Richiesta del compito: Ricopia senza alcuna modifica le righe dell'elenco seguente, dalla riga che contiene "Is small green" fino alla fine dell'elenco, entrambe le estremità incluse.

Elenco fornito:
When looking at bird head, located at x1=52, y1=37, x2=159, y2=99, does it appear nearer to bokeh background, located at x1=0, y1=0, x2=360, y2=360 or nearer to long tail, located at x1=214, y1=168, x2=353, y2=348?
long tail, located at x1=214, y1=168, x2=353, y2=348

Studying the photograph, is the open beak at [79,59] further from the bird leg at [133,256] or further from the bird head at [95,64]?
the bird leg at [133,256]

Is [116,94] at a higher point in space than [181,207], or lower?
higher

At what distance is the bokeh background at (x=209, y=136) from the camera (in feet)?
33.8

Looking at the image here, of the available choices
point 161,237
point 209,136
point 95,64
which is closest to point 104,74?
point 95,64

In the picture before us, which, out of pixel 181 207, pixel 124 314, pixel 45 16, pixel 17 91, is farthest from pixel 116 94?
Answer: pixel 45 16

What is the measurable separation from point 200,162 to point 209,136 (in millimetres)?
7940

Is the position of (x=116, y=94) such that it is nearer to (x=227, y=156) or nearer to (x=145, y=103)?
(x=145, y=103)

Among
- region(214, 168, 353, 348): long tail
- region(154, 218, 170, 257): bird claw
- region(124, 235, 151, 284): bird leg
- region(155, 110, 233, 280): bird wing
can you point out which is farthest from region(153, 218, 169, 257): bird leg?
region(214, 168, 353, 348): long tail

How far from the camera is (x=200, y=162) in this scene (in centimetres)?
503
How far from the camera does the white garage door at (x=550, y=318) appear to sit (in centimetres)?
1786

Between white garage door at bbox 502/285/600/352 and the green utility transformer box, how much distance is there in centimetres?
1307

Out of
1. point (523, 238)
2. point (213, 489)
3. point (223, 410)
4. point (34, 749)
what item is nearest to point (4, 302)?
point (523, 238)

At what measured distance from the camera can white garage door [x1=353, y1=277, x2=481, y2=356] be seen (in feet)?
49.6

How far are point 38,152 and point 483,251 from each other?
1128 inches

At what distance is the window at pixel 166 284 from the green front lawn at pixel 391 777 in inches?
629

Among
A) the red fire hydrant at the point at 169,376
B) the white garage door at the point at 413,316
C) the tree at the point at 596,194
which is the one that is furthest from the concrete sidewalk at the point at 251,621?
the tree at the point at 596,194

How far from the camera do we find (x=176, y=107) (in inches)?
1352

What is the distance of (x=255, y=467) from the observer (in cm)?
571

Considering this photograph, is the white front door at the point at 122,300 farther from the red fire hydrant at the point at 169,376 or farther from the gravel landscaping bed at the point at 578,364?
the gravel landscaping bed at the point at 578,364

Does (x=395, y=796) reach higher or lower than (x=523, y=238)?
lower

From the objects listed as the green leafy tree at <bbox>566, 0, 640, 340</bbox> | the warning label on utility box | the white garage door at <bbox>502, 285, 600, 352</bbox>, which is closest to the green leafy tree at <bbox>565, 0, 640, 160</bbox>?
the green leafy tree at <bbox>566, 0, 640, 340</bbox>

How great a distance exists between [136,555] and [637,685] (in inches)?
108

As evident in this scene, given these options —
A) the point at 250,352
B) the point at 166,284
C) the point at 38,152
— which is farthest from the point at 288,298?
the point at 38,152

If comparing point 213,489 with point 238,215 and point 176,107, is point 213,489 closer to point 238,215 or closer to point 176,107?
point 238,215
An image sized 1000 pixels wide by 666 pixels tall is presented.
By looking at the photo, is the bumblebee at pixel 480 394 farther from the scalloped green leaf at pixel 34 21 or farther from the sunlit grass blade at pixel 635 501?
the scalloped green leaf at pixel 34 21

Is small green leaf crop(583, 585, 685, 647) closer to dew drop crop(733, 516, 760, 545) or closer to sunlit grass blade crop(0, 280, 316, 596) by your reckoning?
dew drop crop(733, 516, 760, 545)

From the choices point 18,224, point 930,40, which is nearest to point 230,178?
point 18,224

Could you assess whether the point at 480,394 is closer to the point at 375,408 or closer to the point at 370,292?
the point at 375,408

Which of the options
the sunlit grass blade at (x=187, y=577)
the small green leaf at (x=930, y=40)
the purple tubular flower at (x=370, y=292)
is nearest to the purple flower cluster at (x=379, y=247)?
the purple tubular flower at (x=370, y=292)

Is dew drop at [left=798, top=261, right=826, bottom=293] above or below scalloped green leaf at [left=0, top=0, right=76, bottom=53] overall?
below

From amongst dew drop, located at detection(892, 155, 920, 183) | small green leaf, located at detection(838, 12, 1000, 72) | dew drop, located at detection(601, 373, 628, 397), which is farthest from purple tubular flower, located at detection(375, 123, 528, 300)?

Risposta al compito:
Is small green leaf crop(583, 585, 685, 647) closer to dew drop crop(733, 516, 760, 545) or closer to sunlit grass blade crop(0, 280, 316, 596) by your reckoning?
dew drop crop(733, 516, 760, 545)

From the choices point 18,224, point 930,40, which is nearest to point 230,178?
point 18,224

Could you assess whether the point at 480,394 is closer to the point at 375,408 or closer to the point at 370,292?
the point at 375,408

Which of the options
the sunlit grass blade at (x=187, y=577)
the small green leaf at (x=930, y=40)
the purple tubular flower at (x=370, y=292)
is nearest to the purple flower cluster at (x=379, y=247)?
the purple tubular flower at (x=370, y=292)

Is dew drop at [left=798, top=261, right=826, bottom=293] above or below scalloped green leaf at [left=0, top=0, right=76, bottom=53] overall?
below

From amongst dew drop, located at detection(892, 155, 920, 183) | small green leaf, located at detection(838, 12, 1000, 72) | dew drop, located at detection(601, 373, 628, 397), which is farthest from purple tubular flower, located at detection(375, 123, 528, 300)?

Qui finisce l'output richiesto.